Brown has received criticisms due to his combination of speed and size, making him unable to run certain routes proficiently, but streaks, posts, hitches, bubble screens, and crossing routes are all in his wheelhouse. “Hollywood” has great control over his speed once the ball is in his hand and is incredibly shifty with an uncanny ability to make defenders miss.

Should the Raiders go back to last season’s ways of passes with low average depth of target, Brown will be a great addition due to his ability to blow by and around defenses. Short “in” routes, cutting between the defensive line and the linebackers, and screens would be ideal if Derek Carr cannot find time in the pocket to go through his progressions.
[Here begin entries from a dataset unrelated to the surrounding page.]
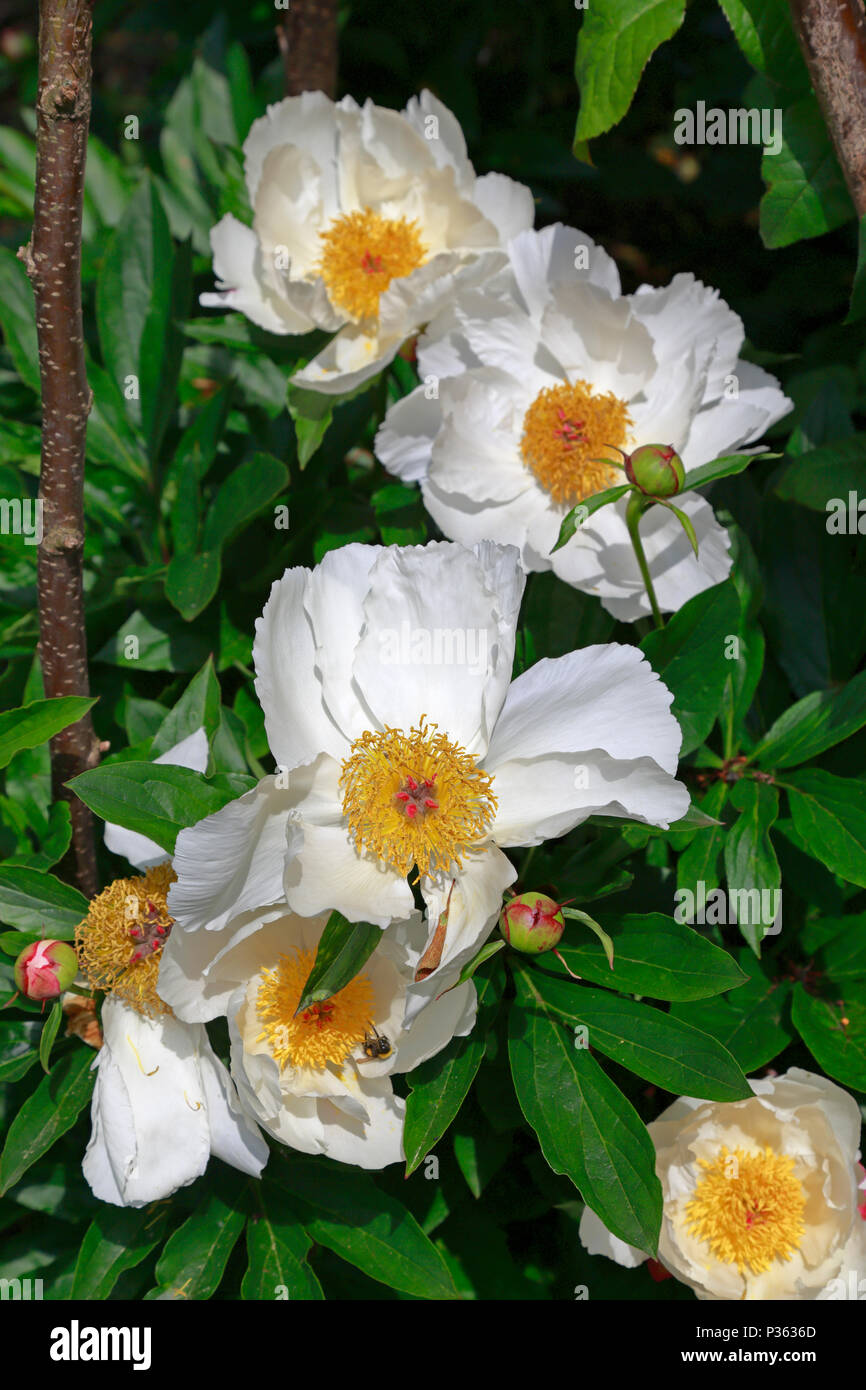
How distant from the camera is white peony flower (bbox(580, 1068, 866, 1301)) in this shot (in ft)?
4.66

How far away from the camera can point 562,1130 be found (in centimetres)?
128

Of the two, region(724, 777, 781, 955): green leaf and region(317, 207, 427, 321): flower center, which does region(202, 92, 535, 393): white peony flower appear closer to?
region(317, 207, 427, 321): flower center

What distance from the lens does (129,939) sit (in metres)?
1.38

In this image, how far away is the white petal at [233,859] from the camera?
1.13 meters

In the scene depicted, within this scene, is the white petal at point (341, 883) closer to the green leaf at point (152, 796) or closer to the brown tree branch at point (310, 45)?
the green leaf at point (152, 796)

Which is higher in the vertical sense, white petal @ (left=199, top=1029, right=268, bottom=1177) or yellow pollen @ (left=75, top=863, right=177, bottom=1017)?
yellow pollen @ (left=75, top=863, right=177, bottom=1017)

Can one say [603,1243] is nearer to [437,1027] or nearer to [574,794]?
[437,1027]

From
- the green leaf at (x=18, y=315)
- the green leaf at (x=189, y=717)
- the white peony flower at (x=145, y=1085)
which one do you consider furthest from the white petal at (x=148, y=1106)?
the green leaf at (x=18, y=315)

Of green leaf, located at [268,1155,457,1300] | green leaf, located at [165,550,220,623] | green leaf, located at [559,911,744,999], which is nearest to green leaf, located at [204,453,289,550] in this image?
green leaf, located at [165,550,220,623]

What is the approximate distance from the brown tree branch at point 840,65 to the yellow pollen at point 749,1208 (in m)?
1.18

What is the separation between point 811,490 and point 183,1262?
1.24 m

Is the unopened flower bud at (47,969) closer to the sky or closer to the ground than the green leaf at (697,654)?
closer to the ground

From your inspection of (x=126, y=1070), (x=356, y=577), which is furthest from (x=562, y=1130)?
(x=356, y=577)

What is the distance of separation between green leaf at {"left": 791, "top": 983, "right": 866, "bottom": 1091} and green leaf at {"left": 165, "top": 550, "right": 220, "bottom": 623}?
929mm
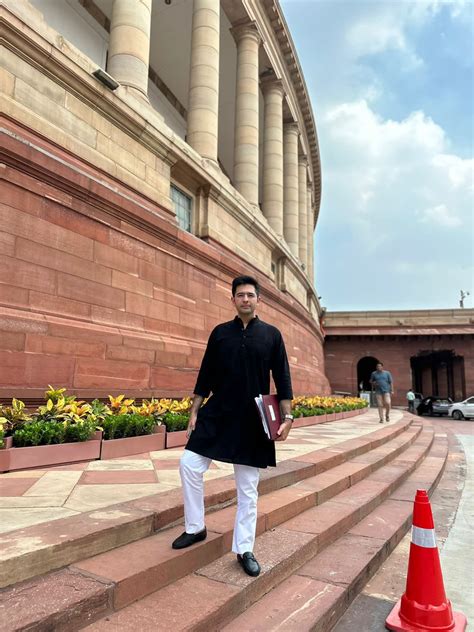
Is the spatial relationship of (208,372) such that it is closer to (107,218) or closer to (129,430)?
(129,430)

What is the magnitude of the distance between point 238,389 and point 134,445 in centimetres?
336

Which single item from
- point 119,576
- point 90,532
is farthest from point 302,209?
A: point 119,576

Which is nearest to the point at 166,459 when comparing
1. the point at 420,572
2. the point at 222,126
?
the point at 420,572

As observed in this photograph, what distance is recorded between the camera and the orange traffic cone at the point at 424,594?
2607 mm

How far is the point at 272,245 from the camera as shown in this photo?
666 inches

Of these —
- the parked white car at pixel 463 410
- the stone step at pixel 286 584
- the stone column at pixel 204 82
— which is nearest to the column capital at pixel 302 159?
the stone column at pixel 204 82

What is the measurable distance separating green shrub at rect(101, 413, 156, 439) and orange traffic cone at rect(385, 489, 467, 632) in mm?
3844

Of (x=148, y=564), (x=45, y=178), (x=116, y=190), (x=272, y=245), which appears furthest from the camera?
(x=272, y=245)

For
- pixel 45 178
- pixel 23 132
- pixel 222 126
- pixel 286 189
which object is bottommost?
pixel 45 178

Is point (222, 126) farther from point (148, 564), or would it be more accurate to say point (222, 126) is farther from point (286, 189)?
point (148, 564)

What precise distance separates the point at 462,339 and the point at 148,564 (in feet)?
124

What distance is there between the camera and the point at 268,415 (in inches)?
113

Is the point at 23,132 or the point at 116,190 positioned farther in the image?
the point at 116,190

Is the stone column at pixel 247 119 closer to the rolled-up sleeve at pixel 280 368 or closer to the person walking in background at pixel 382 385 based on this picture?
the person walking in background at pixel 382 385
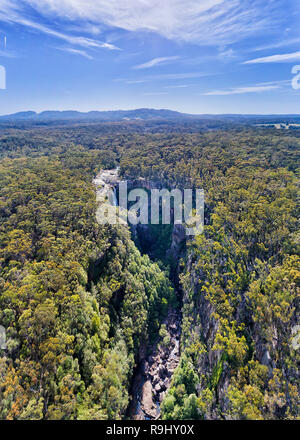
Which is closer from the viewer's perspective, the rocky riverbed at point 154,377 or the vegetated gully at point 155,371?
the rocky riverbed at point 154,377

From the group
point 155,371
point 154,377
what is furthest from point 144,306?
point 154,377

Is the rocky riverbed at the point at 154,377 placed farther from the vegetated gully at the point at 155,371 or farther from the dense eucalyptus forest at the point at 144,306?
the dense eucalyptus forest at the point at 144,306

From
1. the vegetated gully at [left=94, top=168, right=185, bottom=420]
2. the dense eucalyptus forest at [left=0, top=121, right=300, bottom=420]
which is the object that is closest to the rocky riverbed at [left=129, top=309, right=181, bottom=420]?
the vegetated gully at [left=94, top=168, right=185, bottom=420]

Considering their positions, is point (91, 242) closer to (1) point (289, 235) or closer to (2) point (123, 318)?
(2) point (123, 318)

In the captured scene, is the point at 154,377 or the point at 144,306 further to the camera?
the point at 144,306

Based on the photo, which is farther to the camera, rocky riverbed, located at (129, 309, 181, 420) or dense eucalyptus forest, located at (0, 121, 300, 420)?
rocky riverbed, located at (129, 309, 181, 420)

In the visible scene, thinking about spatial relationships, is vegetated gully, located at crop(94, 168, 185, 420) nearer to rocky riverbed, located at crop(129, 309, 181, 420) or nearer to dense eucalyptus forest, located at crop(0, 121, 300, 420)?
rocky riverbed, located at crop(129, 309, 181, 420)

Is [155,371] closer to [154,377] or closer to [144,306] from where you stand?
[154,377]

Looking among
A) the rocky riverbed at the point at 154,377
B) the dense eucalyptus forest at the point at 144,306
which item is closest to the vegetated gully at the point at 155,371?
the rocky riverbed at the point at 154,377
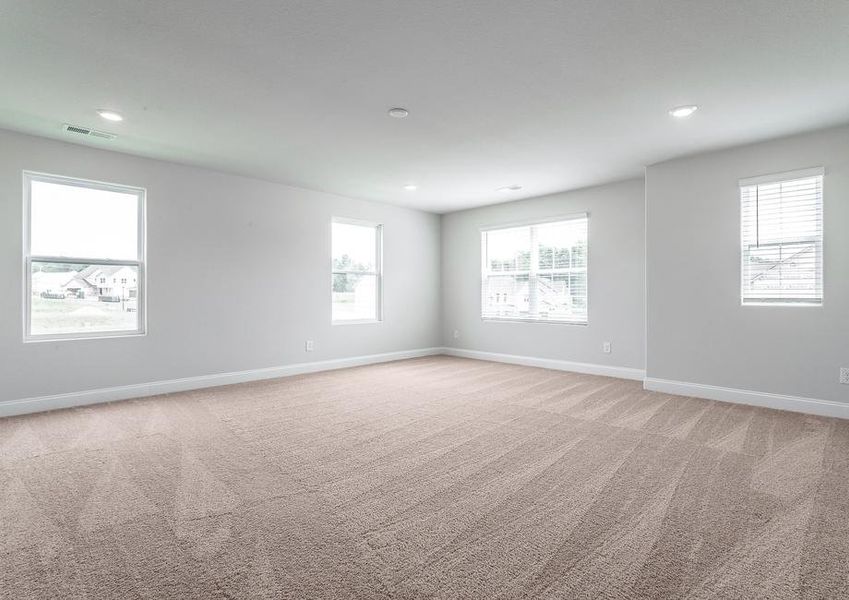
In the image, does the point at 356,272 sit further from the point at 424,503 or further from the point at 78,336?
the point at 424,503

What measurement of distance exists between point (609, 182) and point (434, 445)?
13.9ft

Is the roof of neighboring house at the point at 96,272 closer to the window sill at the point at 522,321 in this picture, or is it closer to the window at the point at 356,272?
the window at the point at 356,272

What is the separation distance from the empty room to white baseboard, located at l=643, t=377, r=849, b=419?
0.10 feet

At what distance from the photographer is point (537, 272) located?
6312mm

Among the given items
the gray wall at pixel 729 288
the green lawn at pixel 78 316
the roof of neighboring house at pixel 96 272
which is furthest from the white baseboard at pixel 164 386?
the gray wall at pixel 729 288

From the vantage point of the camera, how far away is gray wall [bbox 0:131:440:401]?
12.5 feet

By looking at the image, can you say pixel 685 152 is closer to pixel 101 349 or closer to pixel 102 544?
pixel 102 544

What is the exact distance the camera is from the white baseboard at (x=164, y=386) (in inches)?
151

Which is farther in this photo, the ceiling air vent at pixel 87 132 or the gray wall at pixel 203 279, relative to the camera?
the gray wall at pixel 203 279

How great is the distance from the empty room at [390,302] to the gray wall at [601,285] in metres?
0.04

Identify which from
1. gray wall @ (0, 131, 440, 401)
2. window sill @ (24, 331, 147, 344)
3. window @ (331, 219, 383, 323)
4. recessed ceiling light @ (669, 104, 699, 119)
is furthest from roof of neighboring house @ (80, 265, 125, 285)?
recessed ceiling light @ (669, 104, 699, 119)

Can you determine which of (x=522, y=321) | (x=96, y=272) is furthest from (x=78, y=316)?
(x=522, y=321)

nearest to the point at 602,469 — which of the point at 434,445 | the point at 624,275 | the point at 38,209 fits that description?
the point at 434,445

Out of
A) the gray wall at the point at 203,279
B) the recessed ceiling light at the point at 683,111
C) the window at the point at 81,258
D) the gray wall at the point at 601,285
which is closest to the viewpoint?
the recessed ceiling light at the point at 683,111
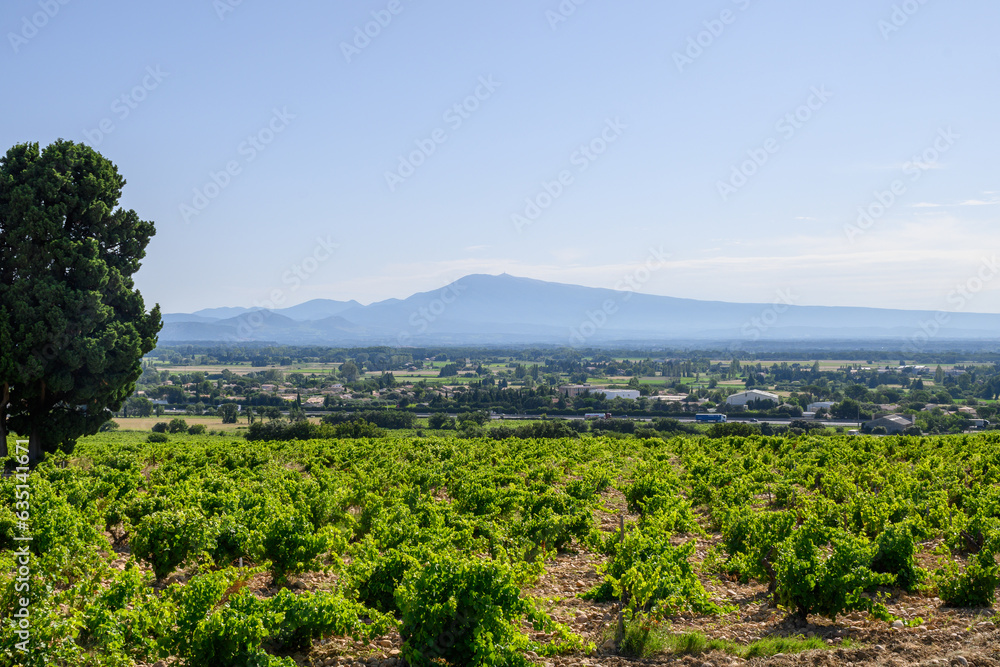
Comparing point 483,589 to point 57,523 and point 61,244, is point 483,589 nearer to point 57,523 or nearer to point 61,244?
point 57,523

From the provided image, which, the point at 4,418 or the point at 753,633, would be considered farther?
the point at 4,418

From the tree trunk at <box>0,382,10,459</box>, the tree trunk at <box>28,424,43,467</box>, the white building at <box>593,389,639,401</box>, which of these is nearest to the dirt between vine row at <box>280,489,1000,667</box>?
the tree trunk at <box>0,382,10,459</box>

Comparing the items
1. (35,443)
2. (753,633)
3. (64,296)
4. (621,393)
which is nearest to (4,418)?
(35,443)

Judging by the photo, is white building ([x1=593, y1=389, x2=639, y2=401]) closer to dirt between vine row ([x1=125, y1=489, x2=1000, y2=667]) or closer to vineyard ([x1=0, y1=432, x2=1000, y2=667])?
vineyard ([x1=0, y1=432, x2=1000, y2=667])

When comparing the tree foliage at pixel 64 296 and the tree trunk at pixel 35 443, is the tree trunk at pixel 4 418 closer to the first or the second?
the tree foliage at pixel 64 296

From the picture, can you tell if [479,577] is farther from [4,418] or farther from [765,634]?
[4,418]

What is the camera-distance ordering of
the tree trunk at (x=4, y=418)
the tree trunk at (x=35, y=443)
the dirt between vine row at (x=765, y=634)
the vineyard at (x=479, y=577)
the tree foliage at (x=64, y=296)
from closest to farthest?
the vineyard at (x=479, y=577) → the dirt between vine row at (x=765, y=634) → the tree foliage at (x=64, y=296) → the tree trunk at (x=4, y=418) → the tree trunk at (x=35, y=443)

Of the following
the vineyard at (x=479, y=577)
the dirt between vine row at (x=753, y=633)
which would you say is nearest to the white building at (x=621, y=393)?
the vineyard at (x=479, y=577)

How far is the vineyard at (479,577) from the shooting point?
6746 mm

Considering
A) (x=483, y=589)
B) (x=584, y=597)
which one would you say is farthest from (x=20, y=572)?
(x=584, y=597)

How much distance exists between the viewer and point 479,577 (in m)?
7.08

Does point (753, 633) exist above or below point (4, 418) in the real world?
below

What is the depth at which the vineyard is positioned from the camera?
6746 mm

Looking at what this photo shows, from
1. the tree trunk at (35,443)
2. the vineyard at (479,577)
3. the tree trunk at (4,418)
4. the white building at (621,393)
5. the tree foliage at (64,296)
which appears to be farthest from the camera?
the white building at (621,393)
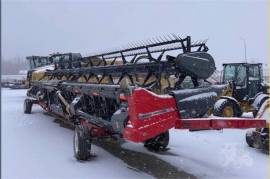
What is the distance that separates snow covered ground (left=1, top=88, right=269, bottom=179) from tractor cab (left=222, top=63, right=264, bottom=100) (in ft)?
12.0

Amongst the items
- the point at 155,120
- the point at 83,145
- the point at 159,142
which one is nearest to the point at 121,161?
the point at 83,145

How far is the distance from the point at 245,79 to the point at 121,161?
7.64 meters

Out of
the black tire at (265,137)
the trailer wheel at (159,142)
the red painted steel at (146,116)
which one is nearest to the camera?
the red painted steel at (146,116)

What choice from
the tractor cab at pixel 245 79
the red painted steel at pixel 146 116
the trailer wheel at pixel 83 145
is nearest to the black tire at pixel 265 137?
the red painted steel at pixel 146 116

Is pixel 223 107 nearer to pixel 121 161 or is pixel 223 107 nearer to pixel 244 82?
pixel 121 161

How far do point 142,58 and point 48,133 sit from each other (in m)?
3.69

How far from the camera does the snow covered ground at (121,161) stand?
5789mm

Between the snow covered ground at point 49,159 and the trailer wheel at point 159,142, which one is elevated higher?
the trailer wheel at point 159,142

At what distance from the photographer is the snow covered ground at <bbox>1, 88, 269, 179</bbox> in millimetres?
5789

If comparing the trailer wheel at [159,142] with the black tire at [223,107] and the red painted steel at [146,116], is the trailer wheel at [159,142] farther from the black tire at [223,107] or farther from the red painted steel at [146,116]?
the red painted steel at [146,116]

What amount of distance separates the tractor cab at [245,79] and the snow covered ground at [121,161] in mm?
3649

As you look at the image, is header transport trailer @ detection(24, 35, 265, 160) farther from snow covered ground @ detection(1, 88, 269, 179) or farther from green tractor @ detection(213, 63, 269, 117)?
green tractor @ detection(213, 63, 269, 117)

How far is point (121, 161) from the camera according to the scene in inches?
258

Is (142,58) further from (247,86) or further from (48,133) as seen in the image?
(247,86)
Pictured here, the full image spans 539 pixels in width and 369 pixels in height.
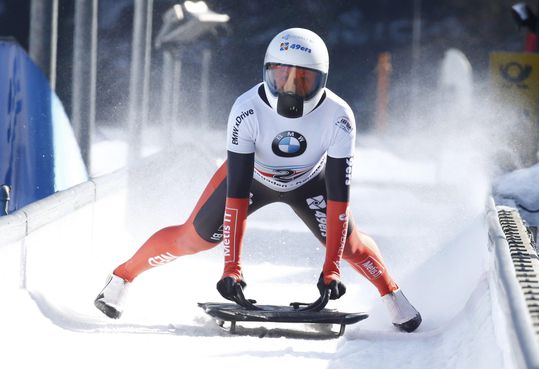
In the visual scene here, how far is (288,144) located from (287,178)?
246mm

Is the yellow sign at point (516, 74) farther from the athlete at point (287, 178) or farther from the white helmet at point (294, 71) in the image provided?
the white helmet at point (294, 71)

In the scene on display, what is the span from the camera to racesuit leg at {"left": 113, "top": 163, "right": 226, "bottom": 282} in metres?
5.92

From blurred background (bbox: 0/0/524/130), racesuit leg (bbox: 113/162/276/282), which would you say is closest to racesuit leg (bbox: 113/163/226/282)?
racesuit leg (bbox: 113/162/276/282)

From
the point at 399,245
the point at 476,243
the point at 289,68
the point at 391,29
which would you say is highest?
the point at 289,68

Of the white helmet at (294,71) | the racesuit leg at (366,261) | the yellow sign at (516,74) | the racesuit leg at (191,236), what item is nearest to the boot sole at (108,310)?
the racesuit leg at (191,236)

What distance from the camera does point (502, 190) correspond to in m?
8.27

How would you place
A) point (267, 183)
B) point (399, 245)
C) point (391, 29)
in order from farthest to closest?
point (391, 29), point (399, 245), point (267, 183)

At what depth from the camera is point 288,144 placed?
5699 millimetres

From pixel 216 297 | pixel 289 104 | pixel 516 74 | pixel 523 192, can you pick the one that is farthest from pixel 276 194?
pixel 516 74

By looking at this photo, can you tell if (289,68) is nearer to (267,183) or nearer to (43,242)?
(267,183)

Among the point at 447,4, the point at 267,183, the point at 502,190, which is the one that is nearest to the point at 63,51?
the point at 502,190

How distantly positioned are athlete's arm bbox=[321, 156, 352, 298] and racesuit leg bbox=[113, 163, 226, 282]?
64cm

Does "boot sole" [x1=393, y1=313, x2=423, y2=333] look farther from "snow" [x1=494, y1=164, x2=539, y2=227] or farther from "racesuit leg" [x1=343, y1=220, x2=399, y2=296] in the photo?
"snow" [x1=494, y1=164, x2=539, y2=227]

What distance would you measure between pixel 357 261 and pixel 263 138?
87cm
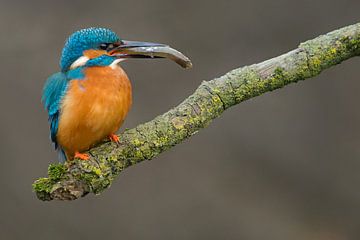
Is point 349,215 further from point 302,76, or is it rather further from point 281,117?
point 302,76

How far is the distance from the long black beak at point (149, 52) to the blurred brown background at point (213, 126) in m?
1.97

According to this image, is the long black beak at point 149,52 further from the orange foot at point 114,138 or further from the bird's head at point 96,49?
the orange foot at point 114,138

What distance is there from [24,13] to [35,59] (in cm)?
30

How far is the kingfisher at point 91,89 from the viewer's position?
7.78 feet

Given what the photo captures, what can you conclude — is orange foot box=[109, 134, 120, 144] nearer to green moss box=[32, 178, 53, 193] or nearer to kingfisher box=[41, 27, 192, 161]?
kingfisher box=[41, 27, 192, 161]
Do the Raiders need another wide receiver right now? Perhaps not, but these picks are investments. When the wide receiver depth chart is flipped upside down in a few years when Antonio Brown and Tyrell Williams’ contracts expire, whether or not they are resigned, Hollywood will be primed and ready to shine for the Raiders.

Again, Brown is not a typical receiver. Currently, at his weight, Brown will not survive as a wide receiver. Sitting at 170 pounds, soaking wet, seems ideal for a kick returner, but Brown looks for more.

Taking Marquise Brown is certainly a great risk. However, with great risk comes great speed. The Raiders could look to Brown with the 35th pick.